* **Passage provided**
ADDED: From the necktie-tagged archive. This is from a 2004 post about shopping for a suit at Brooks Brothers:

Ah, I suppose I also believed, back in the sixties, that men were about to toss aside their business suits for good! Didn't we, the know-it-all baby boomers, see the folly of those uptight clothes? Neckties: what were they for? No one would dress like that in the future. But now, I'm shopping for a suit with my son, respecting the rationality and clarity of the traditional men's store, and I'm genuinely impressed by how great a suit looks.
From a 2005 post about the obituary for William Rehnquist, in which Linda Greenhouse wrote:
In one of the Watergate tapes, Nixon was recording as referring to "that group of clowns" at the Justice Department, "Renchburg and that group." According to an account by John W. Dean, Nixon's White House counsel, Nixon stopped by briefly at a meeting that Mr. Rehnquist was running and later summoned his counsel to ask: "John, who the hell is that clown?"

"I beg your pardon?" Mr. Dean replied.

"The guy dressed like a clown, who's running the meeting," the president said in an evident reference to Mr. Rehnquist's pink shirt and clashing psychedelic necktie.

Nonetheless, Nixon nominated him...
From a 2007 post titled "When one word is funnier than another":
Dave Barry's 1991 book Dave Barry Talks Back reprints a column on linguistic humor. He contrasts the phrases "Richard Nixon wearing a necktie" with "Richard Nixon wearing a neck weasel", and "Scientists have discovered a 23rd moon orbiting Jupiter" with "Scientists have discovered a giant weasel orbiting Jupiter." He concludes that weasel is a very funny word - "You can improve the humor value of almost any situation by injecting a weasel into it."

* **Complete the following**
A: In the necktie posts, why did Nixon call the man running the meeting a clown? Answer in one to three sentences.
B: Carry on the necktie posts from their last sentence, keeping the same style.
The records that come next are separate material, unrelated to the necktie posts.

* **Listed records**
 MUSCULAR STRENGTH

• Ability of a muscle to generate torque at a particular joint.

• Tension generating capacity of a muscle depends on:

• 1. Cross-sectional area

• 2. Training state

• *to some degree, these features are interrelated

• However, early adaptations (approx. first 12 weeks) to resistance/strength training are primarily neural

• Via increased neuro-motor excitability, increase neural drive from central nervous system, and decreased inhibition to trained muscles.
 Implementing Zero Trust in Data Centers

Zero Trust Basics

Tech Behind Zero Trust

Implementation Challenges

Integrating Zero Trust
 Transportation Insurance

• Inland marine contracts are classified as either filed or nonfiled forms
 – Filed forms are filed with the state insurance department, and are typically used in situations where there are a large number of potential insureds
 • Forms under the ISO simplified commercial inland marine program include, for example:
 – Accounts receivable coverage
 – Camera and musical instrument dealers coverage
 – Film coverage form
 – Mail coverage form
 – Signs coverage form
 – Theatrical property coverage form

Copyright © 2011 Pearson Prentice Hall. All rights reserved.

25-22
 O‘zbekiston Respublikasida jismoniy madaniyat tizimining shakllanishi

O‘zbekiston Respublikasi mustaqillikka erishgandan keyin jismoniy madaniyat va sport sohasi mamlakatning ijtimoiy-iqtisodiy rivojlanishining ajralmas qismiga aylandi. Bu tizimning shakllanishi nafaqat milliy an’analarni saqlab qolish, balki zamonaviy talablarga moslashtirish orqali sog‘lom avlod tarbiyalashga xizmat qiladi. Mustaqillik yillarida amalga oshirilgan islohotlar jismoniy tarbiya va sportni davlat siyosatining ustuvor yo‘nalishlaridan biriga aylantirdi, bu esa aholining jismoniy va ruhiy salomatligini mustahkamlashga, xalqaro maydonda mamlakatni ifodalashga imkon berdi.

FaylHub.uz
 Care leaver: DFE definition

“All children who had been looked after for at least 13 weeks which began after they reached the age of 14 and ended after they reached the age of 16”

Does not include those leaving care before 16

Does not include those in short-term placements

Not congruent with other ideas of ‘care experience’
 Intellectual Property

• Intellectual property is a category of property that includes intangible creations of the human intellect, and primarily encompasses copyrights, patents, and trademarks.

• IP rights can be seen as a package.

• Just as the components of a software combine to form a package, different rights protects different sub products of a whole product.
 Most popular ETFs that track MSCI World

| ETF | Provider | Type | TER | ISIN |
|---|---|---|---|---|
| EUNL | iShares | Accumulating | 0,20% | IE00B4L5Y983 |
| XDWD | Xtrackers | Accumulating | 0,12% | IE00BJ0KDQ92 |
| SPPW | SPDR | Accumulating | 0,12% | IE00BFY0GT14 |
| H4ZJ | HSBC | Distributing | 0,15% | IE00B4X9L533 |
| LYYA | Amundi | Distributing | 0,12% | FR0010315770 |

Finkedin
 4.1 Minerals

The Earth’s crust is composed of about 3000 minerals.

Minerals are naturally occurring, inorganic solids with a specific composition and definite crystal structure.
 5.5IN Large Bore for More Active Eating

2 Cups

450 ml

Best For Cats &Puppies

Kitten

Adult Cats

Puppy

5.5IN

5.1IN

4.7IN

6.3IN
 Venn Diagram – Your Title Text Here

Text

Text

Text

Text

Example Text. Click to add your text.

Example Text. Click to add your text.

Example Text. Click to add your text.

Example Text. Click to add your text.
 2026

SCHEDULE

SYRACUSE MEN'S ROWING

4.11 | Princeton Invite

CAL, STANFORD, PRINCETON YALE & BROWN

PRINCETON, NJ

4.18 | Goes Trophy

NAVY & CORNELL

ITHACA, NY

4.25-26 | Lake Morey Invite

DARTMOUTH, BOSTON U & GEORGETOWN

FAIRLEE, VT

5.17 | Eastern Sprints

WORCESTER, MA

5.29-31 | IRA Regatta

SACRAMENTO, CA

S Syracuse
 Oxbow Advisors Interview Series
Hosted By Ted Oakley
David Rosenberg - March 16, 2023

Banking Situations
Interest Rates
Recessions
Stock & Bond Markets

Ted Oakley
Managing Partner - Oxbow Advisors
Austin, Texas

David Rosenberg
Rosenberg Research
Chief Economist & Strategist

* **Replies**
A: Nixon called him a clown because of how he was dressed. The remark evidently referred to Mr. Rehnquist's pink shirt and clashing psychedelic necktie.

B:
Whoa! A random dip into the archive pulls up 2 Nixons.

56 comments:

Opinh Bombay said...

Take a sturdy piece of cloth and tie a slip knot in it. Place it around your neck. If your breathing is cut off for much more than 2 minutes you are dead. Now don a jacket cut to allow easy access to the noose you put around your neck.

I think the necktie / jacket thing is a lawyerly ploy. "See? You can trust me! I've made it easy to throttle me if I do you wrong!"

rhhardin said...

Naked is not sexy.

That's the reason for clothes in females. The illusion is that something is being concealed and you're supposed to imagine it; where nothing is being concealed.

The microbikini is the extreme, giving the illusion of clothing so as not to be naked, while still showing what you're supposed to be imagining. So you get sexy.

Males don't care about male nudity, and don't even notice it. Any gym class graduate can verify that.

tim maguire said...

Seems like a lot of dime-store philosophizing to me.

Ann Althouse said...

I want to write a novel with a character named Dan Gling.

traditionalguy said...

I always think that Ties, which take extra time to tie and arrange for color, signals a leisurely indoor life with money and servants. Did you notice that local stores that will sell suits on sale for $175 wants $80 for a tie.

As I recall the big deal fashion statement about male virility for aristocrats was the shape of a mans calf and thigh. And the codpiece had importance too.

We have come a long way from those to tight blue jeans.



Ann Althouse said...

Did you notice that local stores that will sell suits on sale for $175 wants $80 for a tie."

My instant marketing analysis says that's because ties are gifts. They're not very creative gifts, so you can't give a cheap tie. You have to feel secure that it's a nice tie. Buying a suit is more utilitarian and nearly always bought by the man who will be wearing it, since it has to fit precisely. No one ever got surprised by a wrapped present that contained a man's suit, I don't think. That would be weird. The tie, however, is the most normal possible gift.

LCB said...

And here I thought Ties were the direct descendants of the colored scarfs soldiers used to wear so you could tell which branch of the Army they were with: perhaps yellow for Calvary, red for artillery, white for infantry, etc.

Silly me. Like guns they turn out to be penis substitutes...

Schorsch said...

What insight this analysis allows! We can explore, for example, the simultaneous allure and repulsion of the ascot: the rakish opening of the shirt, revealing colorful, vibrant, vivacious, alluring depths within; the powerful sign of femininity peeking out from a masculine frame...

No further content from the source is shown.